I did not know that the Hulk was originally created during the 70’s; when anti-military attitudes were at an all time high.
So, this movie simply fit into the Hollywood anti-military mold without actually changing the source material.
Hell, I saw a show on the history of comics. I guess in one issue of Captain America, Captain America questioned the actions of the US after 9/11 and did some serious soul searching. The comics are no longer the bastion of patriotism like they were during WW2.
Spiff
Actually, in light of government programs such as MK-Ultra, the original “Manchurian Candidate” was considered so anti-American, it almost didn’t get made. (For more information, see The Search for the Manchurian Candidate: The CIA and Mind Control).
But according to screenwriter George Axelrod, a phone call from JFK got the ball rolling.
From the Washington Post, in 1988:
“Axelrod reports that United Artists, the company that produced the film, had always been nervous about making the picture, but not because of any fear that it would encourage assassinations. “They didn’t want to make it because they thought that it was un-American,” he says. Ironically, it was a phone call from President Kennedy — made at Sinatra’s request — that persuaded Arthur Krim, then head of United Artists and also the national finance chairman of the Democratic Party, to change his mind and start production.
(An additional irony, which may be more curious than telling but is entirely in keeping with the tone of the film, is that it was Frankenheimer who drove Robert Kennedy to the hotel in California the night he was assassinated.)”
Another interesting tidbit from the Washington Post article:
“Controversy seems to have always followed this off-beat political thriller. When it first came out, one critic called it “the best film of the year, and the most irresponsible.” And about the same time, the film was picketed in Orange County, Calif., for being pro-communist, while in Paris, protesters denounced it as right-wing propaganda.”
http://www.washingtonpost.com/wp-srv/style/longterm/movies/videos/manchuriancandidatehinson.htm
After reading declassified info on MK-Ultra, Operation Paperclip, and other bits of CIA history, I think both versions of the Manchurian Candidate are entertaining as hell.
Book! You need to cleanse your palette by seeing last year’s Transformers movie.
Autobots + US military vs Decepticons == Big pile of steaming awesomeness.
US military is displayed as effective, efficient, courageous and necessary.
Bookworm,
Speaking of which, another good dose of awesomeness is Iron Man. Now, that’s a movie.
The bad guys are al-Qaeda types and corrupt multinationals. There was also a point in the movie when it lays out Teddy Roosevelt’s “Big Stick” diplomacy. I heartily approve
Lionel Chetwynd, a writer and film executive, wanted to make a movie about the disastrout WWII invasion at Dieppe. Read about the reaction he got from the head of a TV network.

◆ ◆ ◆ ◆ ◆

#### [PROBLEMS AND TASKS]
**1.** According to the Washington Post quotation in the movie discussion, what persuaded Arthur Krim to start production of "The Manchurian Candidate"?
**2.** Pick up the movie discussion after its final sentence and keep it going.

#### [Scene question entries]
◆ ◆ ◆ ◆ ◆

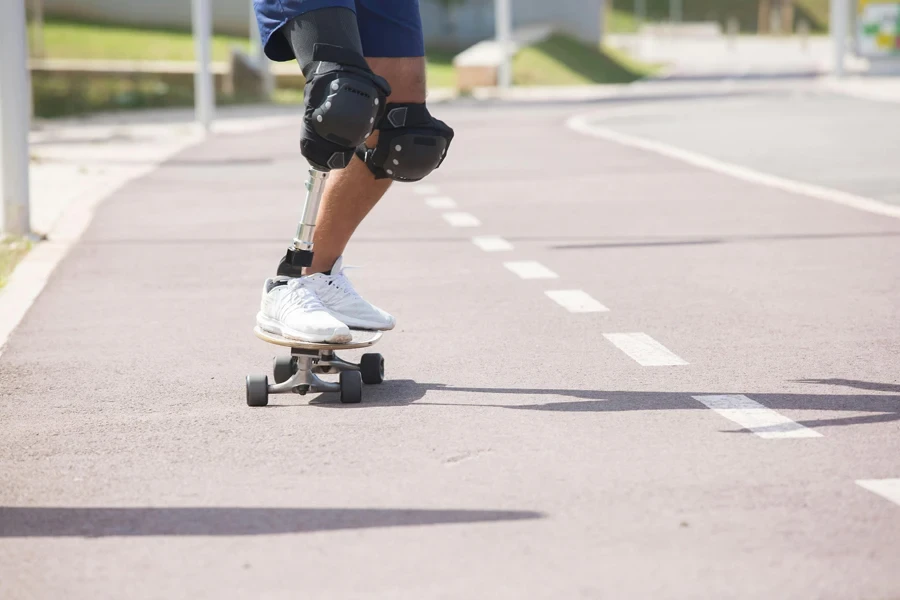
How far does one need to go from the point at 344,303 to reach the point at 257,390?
0.42m

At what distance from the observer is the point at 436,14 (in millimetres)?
65812

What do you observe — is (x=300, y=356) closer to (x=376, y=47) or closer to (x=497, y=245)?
(x=376, y=47)

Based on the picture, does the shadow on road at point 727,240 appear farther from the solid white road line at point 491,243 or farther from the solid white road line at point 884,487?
the solid white road line at point 884,487

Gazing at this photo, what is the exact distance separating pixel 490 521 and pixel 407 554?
0.93ft

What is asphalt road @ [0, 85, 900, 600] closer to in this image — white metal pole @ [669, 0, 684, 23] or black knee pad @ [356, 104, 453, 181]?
black knee pad @ [356, 104, 453, 181]

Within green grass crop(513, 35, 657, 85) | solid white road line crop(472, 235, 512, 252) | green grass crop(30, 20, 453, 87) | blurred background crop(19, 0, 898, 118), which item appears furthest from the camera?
green grass crop(30, 20, 453, 87)

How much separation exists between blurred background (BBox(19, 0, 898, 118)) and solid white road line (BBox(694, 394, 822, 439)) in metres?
24.7

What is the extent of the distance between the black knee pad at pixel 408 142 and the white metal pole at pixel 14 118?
16.6 ft

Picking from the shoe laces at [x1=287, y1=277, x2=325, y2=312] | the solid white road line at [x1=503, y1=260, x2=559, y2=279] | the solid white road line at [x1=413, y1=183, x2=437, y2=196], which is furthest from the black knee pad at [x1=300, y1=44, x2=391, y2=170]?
the solid white road line at [x1=413, y1=183, x2=437, y2=196]

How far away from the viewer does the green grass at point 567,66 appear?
46938mm

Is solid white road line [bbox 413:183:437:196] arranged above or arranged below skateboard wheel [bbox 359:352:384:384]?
below

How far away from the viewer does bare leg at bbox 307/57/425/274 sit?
513 centimetres

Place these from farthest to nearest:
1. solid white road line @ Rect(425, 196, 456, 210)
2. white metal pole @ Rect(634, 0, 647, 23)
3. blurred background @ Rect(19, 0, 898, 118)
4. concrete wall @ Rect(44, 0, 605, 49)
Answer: white metal pole @ Rect(634, 0, 647, 23) < concrete wall @ Rect(44, 0, 605, 49) < blurred background @ Rect(19, 0, 898, 118) < solid white road line @ Rect(425, 196, 456, 210)

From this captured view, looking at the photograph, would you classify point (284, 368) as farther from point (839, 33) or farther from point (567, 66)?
point (567, 66)
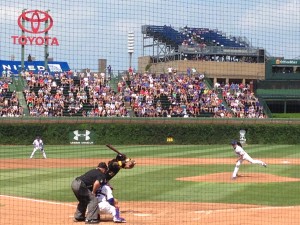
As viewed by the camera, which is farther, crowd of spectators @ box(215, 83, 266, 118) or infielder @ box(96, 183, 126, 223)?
crowd of spectators @ box(215, 83, 266, 118)

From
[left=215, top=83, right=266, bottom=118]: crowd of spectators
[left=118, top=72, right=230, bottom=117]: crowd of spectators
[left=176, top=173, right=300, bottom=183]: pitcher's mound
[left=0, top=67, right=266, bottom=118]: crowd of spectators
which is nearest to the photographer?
[left=176, top=173, right=300, bottom=183]: pitcher's mound

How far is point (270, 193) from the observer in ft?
55.1

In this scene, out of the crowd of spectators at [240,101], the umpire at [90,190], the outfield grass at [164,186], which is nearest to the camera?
the umpire at [90,190]

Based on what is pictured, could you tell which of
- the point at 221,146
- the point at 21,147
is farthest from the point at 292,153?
the point at 21,147

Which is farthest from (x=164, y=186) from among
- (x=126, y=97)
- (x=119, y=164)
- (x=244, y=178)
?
(x=126, y=97)

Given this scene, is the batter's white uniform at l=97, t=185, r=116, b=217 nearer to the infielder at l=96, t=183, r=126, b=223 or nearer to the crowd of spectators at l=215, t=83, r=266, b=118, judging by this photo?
the infielder at l=96, t=183, r=126, b=223

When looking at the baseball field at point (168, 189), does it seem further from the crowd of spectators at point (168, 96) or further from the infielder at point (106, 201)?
the crowd of spectators at point (168, 96)

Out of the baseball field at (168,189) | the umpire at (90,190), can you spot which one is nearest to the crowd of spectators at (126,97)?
the baseball field at (168,189)

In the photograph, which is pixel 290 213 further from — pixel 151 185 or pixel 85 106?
pixel 85 106

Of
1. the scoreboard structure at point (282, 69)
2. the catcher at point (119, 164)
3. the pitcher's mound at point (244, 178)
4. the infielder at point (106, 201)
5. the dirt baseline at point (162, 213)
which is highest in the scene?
the scoreboard structure at point (282, 69)

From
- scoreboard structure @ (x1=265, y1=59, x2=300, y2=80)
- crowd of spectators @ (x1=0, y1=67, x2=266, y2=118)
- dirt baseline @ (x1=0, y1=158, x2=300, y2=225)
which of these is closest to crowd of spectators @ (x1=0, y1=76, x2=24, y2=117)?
crowd of spectators @ (x1=0, y1=67, x2=266, y2=118)

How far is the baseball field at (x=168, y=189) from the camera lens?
12922 mm

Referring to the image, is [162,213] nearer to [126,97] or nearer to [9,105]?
[126,97]

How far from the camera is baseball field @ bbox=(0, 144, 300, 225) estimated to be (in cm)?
1292
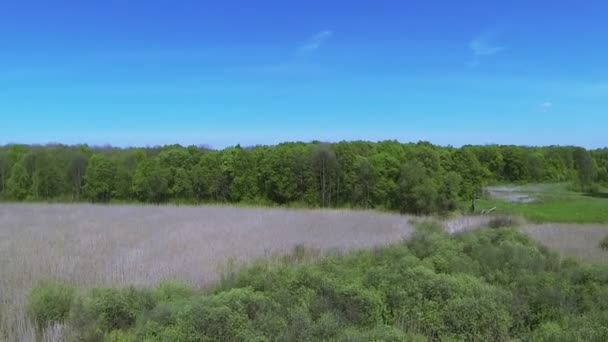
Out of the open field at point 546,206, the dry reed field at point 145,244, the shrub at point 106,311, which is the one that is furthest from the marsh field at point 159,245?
the open field at point 546,206

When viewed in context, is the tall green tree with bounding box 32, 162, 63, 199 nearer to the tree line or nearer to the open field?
the tree line

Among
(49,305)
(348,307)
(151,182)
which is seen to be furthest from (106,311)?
(151,182)

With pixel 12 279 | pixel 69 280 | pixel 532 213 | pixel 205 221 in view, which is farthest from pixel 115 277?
pixel 532 213

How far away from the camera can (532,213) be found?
28.6 meters

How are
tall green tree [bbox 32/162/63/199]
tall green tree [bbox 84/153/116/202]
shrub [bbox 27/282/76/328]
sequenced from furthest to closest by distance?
tall green tree [bbox 32/162/63/199]
tall green tree [bbox 84/153/116/202]
shrub [bbox 27/282/76/328]

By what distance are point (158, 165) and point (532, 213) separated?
29394mm

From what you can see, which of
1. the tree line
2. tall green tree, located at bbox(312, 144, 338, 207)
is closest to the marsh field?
the tree line

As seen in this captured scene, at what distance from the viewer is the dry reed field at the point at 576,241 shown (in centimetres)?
1188

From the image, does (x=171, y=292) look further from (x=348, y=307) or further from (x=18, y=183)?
(x=18, y=183)

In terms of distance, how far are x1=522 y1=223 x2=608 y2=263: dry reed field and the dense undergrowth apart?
173 inches

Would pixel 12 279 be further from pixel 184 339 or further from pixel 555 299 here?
pixel 555 299

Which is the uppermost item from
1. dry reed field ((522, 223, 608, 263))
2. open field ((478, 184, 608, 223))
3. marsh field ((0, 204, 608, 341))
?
marsh field ((0, 204, 608, 341))

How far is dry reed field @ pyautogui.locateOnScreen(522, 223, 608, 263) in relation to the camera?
11875 mm

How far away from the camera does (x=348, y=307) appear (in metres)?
6.25
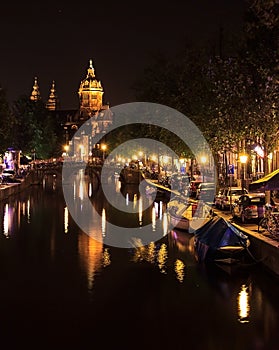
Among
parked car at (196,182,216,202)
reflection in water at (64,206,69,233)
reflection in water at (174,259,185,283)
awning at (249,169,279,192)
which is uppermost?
awning at (249,169,279,192)

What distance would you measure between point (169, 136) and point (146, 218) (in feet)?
38.3

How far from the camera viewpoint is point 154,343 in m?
14.4

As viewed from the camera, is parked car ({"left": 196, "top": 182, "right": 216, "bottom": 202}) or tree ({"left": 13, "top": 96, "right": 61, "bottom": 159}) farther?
tree ({"left": 13, "top": 96, "right": 61, "bottom": 159})

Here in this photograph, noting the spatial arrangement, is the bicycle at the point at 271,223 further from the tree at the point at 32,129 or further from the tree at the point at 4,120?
the tree at the point at 32,129

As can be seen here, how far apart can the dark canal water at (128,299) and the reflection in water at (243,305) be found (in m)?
0.03


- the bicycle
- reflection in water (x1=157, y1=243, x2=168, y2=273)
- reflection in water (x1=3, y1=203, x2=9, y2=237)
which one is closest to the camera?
the bicycle

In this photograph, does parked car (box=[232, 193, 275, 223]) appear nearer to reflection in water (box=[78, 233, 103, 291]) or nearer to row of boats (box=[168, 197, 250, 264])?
row of boats (box=[168, 197, 250, 264])

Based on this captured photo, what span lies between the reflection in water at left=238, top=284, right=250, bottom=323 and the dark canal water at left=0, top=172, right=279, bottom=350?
0.03 meters

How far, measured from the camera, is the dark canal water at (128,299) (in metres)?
14.8

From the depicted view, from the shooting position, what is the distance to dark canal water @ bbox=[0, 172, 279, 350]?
1477 cm

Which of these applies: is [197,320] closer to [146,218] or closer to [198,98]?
[146,218]

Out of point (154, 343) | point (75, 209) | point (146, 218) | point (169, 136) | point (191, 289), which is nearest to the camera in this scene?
point (154, 343)

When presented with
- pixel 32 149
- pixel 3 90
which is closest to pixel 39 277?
pixel 3 90

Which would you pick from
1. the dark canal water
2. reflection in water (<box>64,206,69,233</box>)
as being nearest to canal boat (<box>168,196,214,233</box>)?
the dark canal water
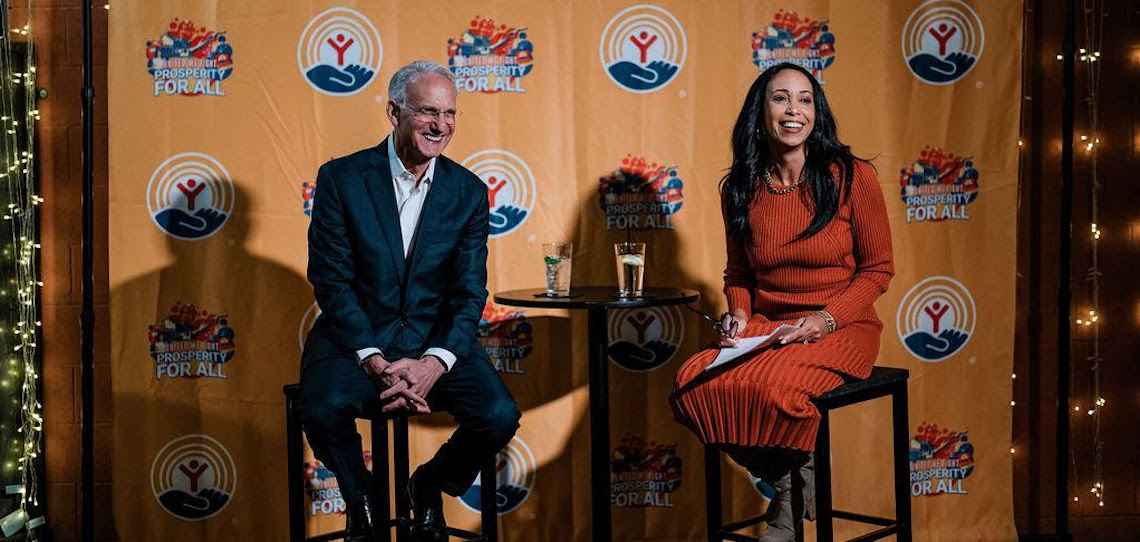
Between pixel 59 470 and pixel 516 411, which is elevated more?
pixel 516 411

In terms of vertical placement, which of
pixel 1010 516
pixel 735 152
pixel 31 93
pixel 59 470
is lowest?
pixel 1010 516

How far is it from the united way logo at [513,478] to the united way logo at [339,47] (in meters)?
1.35

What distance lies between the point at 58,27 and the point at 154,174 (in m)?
0.62

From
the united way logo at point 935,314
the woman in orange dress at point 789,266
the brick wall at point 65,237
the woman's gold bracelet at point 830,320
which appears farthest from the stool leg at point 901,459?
the brick wall at point 65,237

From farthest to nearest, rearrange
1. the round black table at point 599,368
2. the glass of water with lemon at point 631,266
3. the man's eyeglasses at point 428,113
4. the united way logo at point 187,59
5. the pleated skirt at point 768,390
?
the united way logo at point 187,59
the glass of water with lemon at point 631,266
the round black table at point 599,368
the man's eyeglasses at point 428,113
the pleated skirt at point 768,390

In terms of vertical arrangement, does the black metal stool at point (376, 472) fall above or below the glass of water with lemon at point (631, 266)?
below

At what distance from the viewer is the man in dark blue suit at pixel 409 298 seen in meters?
2.66

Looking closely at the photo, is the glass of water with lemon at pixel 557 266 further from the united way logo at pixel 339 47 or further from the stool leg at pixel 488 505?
the united way logo at pixel 339 47

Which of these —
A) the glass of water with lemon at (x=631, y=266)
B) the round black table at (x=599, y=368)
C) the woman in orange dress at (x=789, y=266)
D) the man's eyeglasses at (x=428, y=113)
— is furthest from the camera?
the glass of water with lemon at (x=631, y=266)

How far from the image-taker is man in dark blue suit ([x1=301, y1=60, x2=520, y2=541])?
2.66 meters

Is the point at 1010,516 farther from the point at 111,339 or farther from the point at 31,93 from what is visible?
the point at 31,93

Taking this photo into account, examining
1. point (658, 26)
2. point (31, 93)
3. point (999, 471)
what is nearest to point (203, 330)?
point (31, 93)

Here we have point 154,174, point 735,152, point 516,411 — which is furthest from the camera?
point 154,174

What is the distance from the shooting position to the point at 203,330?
3543 millimetres
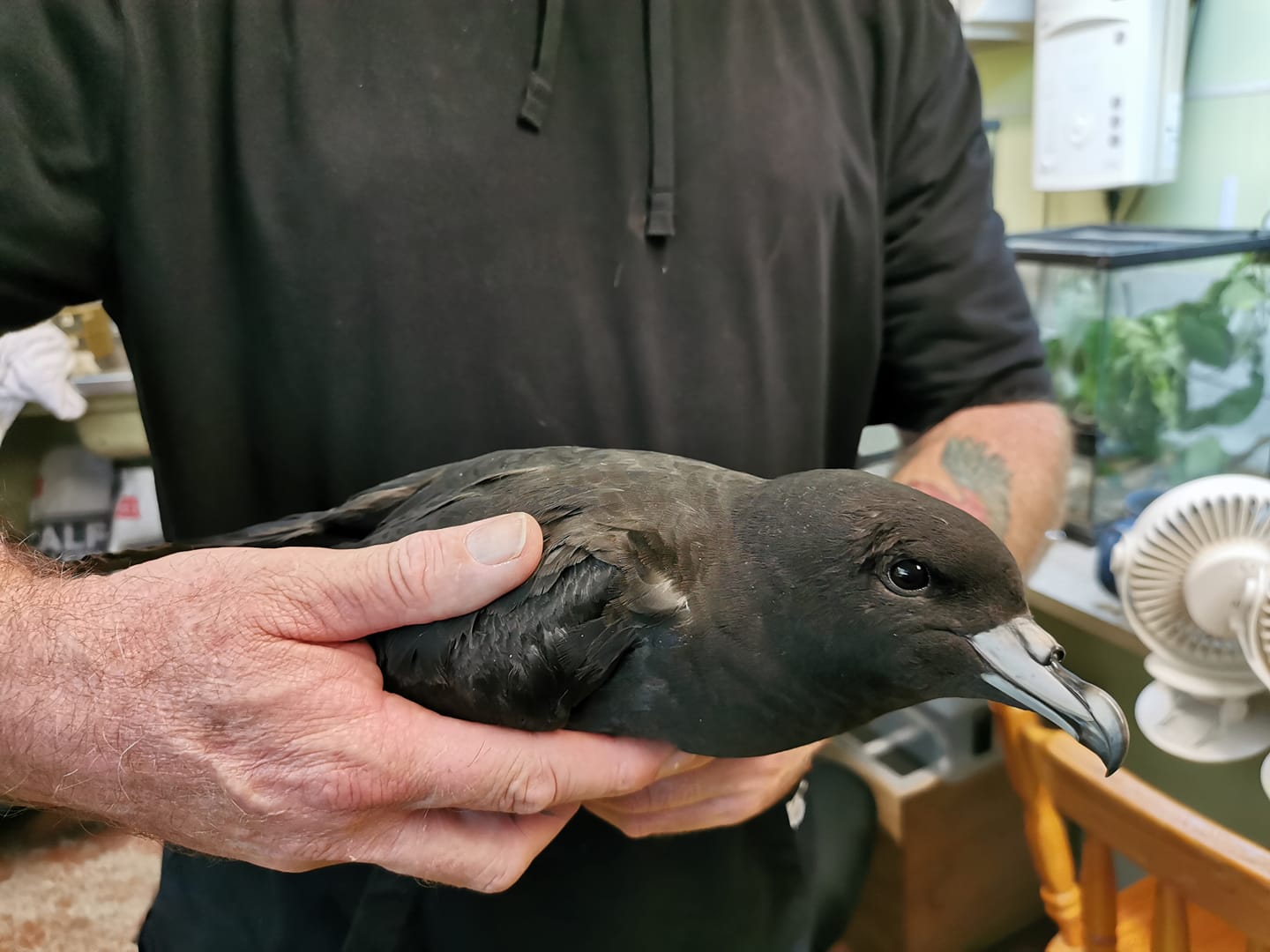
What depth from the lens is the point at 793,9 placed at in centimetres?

◆ ◆ ◆ ◆ ◆

#### [SOLVED PROBLEMS]
**1.** A phone call from President Kennedy, made at Sinatra's request.

**2.**
Who’s the REAL enemy?
spiff580,
I was mostly responding to benning’s comment, though, as I didn’t have a problem with yours.
***
The greater technology changes, the greater the pace of social upheaval and progress. New technology would have made slaves uneconomical. New technology made women more capable of serving in the military. Exoskeleton powered armor will reduce the disparity between female and male physical power in infantry.
However, the price of such fast paced change, change that over the last 50 years overwhelmed the entire history of the Roman Empire, both West and East in terms of tech and social advances, is that people no longer feel certain about their past, their present, or their future. This means nihilism gets a spot on the stage once more. Mercenary attitudes as well.
The comics are no longer the bastion of patriotism like they were during WW2.
Few have the certainty in their beliefs now as their ancestors once had in theirs. There has been too much change, too many storms of disbelief where the truth held from yesterday will become obsolete tomorrow, for people to hold to God given rights, liberties, and eternal truths. This makes it very easy to people to come up with manufactured truths and sell it in our marketing economy.
In a riff on Book’s Sheep I/II thread, this kind of relationship is true even in physics. People know the normal physics force equation is mass times velocity squared equals Newtons of force. In a fight to the death against criminals or sociopathic attackers, you can either sacrifice speed for form and power (solidness) or you can sacrifice power and strength for speed and mobility and fluidness.
The more fluid your motions, the less power they have to resist external stimuli and the less force they strike with. The age old analogy is that water flows around objects while glaciers and ice smash through them. It takes a disproportionate amount of water, compared to ice, to exert the same force per square inch because water is a fluid while ice is a solid.
On the other hand, take the old tree with roots sunk through several layers of soil and petrified rock even. It cannot move, it cannot change, it cannot bend much, but it has strength and foundation.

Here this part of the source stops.